When the neural network is trained to predict ALS embeddings, it takes into consideration user-to-item interactions. We train a neural network to capture the most critical features from the images, text and other available attributes to predict the most valuable information from the clickstream encoded in the ALS embeddings.
Shown below is the architecture of the neural network:
To vectorize text features, we use pre-trained Bidirectional Encoder Representations from Transformers (BERT). BERT obtains state-of-the-art results on a wide array of Natural Language Processing (NLP) tasks. For image feature embeddings, we used several ResNeXt-50 attribute level classifiers with a subsequent concatenation of embeddings. We also include other features, like price, brand and occasion. For minimizing space between predicted embedding and ALS embedding, we use MSE Loss.
After several cycles of training, we visualize the ALS latent space again:
The new space of items contains separate clusters. Now long-tail products with low customer interaction are intermingled with “fat head” products with a lot of customer interaction.

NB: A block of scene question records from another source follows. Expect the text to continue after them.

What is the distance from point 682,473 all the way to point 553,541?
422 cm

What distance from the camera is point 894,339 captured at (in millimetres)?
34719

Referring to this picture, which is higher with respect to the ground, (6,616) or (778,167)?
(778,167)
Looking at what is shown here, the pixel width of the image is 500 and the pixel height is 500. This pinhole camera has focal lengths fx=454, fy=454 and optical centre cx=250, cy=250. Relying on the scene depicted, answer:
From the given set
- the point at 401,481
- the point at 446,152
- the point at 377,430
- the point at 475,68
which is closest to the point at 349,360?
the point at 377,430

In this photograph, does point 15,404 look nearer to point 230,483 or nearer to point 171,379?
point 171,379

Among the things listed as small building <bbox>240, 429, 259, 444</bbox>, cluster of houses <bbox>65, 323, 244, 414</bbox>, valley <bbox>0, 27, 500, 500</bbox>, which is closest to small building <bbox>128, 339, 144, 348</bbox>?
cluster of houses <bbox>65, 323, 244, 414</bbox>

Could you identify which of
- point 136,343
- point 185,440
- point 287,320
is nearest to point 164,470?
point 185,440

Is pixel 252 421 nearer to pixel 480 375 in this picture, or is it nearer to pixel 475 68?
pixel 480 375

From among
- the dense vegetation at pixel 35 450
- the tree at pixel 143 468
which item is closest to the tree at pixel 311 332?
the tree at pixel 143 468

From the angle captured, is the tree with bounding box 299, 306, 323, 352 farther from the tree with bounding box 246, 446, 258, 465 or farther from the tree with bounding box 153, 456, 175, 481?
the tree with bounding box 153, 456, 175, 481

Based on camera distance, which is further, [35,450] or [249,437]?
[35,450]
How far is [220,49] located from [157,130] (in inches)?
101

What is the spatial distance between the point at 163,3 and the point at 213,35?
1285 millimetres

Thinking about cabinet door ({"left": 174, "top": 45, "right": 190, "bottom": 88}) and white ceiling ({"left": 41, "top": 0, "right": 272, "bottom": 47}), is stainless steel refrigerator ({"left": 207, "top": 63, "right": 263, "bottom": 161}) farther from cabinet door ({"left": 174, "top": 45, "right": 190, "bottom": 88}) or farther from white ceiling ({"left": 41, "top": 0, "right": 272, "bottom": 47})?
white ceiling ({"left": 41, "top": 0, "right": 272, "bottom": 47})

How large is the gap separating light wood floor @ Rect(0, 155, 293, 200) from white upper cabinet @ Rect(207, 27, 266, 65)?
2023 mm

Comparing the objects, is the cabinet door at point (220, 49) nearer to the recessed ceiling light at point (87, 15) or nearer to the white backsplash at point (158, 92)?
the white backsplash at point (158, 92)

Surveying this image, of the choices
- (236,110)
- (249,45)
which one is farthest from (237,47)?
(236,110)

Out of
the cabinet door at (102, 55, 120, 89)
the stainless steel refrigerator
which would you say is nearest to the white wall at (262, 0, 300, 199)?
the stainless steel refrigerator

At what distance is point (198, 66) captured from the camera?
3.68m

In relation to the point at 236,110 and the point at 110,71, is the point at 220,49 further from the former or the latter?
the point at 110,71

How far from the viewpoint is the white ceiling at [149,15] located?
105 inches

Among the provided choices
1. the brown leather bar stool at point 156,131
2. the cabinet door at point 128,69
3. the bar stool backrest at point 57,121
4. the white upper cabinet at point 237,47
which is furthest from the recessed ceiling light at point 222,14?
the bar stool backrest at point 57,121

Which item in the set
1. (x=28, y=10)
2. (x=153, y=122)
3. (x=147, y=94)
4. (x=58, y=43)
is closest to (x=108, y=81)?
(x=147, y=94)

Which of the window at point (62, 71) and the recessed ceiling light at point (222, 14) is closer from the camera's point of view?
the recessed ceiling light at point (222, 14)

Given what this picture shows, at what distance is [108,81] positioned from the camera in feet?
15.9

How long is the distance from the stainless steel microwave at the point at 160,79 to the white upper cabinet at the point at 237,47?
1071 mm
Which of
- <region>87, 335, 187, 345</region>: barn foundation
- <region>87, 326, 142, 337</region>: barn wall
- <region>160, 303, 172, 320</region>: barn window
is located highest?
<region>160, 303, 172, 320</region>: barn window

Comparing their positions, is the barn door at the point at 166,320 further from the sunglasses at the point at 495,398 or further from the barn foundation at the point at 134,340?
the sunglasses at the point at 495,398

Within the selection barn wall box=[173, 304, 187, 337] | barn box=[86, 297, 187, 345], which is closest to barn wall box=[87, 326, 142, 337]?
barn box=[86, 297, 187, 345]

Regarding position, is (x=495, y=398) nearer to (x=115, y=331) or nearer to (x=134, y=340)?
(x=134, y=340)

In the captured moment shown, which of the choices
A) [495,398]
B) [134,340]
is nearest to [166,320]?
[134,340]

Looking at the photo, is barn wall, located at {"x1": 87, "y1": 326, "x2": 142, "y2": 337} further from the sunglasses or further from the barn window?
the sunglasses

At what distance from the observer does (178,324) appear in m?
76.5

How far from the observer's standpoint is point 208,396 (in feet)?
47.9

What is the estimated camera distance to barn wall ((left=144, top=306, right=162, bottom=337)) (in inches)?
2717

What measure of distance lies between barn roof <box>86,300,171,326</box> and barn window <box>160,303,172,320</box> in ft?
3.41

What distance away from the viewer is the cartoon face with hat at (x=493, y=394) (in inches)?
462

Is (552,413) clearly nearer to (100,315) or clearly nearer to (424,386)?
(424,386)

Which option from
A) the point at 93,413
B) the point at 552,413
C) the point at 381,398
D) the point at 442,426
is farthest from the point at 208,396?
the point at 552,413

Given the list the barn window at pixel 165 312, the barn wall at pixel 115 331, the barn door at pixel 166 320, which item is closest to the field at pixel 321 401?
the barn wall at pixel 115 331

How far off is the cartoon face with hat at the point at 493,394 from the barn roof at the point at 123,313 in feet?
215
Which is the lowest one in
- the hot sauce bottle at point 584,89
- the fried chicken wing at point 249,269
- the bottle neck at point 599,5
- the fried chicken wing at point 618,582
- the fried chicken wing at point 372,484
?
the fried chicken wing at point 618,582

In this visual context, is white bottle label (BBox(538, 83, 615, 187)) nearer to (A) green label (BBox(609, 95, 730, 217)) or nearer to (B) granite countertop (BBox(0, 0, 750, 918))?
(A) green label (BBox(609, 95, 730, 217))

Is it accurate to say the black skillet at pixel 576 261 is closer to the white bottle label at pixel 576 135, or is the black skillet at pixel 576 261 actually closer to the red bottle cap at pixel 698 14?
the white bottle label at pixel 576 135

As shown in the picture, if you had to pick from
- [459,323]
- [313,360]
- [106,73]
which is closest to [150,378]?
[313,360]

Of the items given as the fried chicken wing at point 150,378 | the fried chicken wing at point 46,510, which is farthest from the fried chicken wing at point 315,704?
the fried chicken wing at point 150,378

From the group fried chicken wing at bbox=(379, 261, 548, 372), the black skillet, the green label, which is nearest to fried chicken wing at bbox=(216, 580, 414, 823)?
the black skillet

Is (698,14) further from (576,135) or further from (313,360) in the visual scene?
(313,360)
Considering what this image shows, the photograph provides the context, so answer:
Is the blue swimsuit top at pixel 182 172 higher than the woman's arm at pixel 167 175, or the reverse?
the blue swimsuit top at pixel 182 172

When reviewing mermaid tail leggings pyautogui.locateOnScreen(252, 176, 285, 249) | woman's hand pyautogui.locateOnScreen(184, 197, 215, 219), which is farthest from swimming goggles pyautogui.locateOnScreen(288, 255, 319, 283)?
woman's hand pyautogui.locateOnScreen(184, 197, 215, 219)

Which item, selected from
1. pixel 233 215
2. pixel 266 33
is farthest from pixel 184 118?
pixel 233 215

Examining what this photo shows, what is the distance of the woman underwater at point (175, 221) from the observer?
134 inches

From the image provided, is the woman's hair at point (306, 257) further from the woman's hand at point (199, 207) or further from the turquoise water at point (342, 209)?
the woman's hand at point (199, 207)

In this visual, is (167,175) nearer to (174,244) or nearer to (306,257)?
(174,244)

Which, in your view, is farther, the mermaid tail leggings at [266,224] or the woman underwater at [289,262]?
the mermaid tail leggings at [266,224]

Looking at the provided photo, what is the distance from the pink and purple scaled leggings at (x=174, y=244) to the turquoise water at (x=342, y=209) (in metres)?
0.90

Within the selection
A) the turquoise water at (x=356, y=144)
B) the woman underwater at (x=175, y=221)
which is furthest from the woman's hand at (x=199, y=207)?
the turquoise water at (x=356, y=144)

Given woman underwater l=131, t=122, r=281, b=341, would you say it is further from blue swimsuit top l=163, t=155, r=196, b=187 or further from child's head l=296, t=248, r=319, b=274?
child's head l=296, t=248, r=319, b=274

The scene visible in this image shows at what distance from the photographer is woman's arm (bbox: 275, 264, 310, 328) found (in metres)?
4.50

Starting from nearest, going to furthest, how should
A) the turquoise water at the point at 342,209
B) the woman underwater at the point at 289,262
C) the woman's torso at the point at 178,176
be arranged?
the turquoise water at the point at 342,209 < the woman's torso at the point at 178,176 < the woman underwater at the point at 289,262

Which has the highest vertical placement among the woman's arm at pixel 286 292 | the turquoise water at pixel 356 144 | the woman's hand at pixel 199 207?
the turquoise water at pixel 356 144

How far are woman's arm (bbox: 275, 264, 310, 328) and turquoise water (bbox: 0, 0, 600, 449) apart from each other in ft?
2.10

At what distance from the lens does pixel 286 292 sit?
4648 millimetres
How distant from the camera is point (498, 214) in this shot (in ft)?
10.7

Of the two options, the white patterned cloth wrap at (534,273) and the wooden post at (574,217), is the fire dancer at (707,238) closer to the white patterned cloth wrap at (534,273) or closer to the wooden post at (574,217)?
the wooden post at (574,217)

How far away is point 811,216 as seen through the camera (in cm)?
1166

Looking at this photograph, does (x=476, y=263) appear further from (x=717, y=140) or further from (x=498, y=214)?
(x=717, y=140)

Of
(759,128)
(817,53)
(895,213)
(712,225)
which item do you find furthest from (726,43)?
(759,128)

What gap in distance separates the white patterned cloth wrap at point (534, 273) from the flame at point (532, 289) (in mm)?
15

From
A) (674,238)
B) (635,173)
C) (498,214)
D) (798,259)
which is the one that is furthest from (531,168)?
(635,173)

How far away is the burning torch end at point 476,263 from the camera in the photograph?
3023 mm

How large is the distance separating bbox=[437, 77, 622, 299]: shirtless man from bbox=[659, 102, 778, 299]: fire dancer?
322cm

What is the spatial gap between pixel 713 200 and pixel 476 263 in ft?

Let’s retry the nearest neighbors of the previous low popularity product with id=8757339 (top left). After users clicked on the target dress just three times, the results are far more relevant:
Now similar items for the products from the long tail looks much better.
Formal model evaluation metrics, calculated on low popular products, also show quite an improvement: we achieved an increase in Normalized Discounted Cumulative Gain (NDCG) @10 from 0.021 to 0.127 and average precision from 0.014 to 0.092.
By fixing the low volume product collaborative filtering issue with deep learning, we now have a powerful instrument at our disposal to improve the quality of our recommendation systems. To improve sparse data recommendations, we trained a neural network to approximate ALS embeddings for popular products. Using product features, like image and text, we can predict ALS embeddings for products from the “long tail.”
We can now show high-quality recommendations for the entire product catalog, for both popular and less popular products. We discussed how a retailer’s sales concentrates on only 20% of the product catalog because the remaining products do not contain enough interaction data for the recommendation engine to analyze properly. Using long tail techniques discussed in this blog, we can now engage hard to reach customers with recommendations capable of serving 100% of the catalog! This is not a trivial problem. The Pareto principle is widespread and most catalogs experience this 80/20 phenomenon. Deep learning can overcome data interaction inequality and help solve other similar problems in e-commerce and beyond.